魔法は、精霊に頼み、その力を貸して貰って現象を生み出すものだ。だからこそ、精霊の気分ひとつでその効果や威力にはブレが生じる。そんなもので、針の先ほどの穴を開け、過不足なく水を満たすなど。
それは、グレイが思っている以上に繊細で確かな精度が求められる魔法なはずだ。だが、グランデル王国の宰相は、平然とそれをこなしてしまった。
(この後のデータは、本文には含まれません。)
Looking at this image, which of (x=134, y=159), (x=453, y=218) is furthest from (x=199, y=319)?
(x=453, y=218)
「……判ってはいましたけど、なんというか、アナタ、心底腹立たしいですね」
「はぁ? 何がだよ」
「いーえ、別に」
そんなやり取りをしている間にも、レクシリアが空けた穴は徐々に広がっていく。少しじれったくなるくらいの速度だが、これくらい慎重にやらねば結界を張った相手に感づかれる可能性があるので、仕方がない。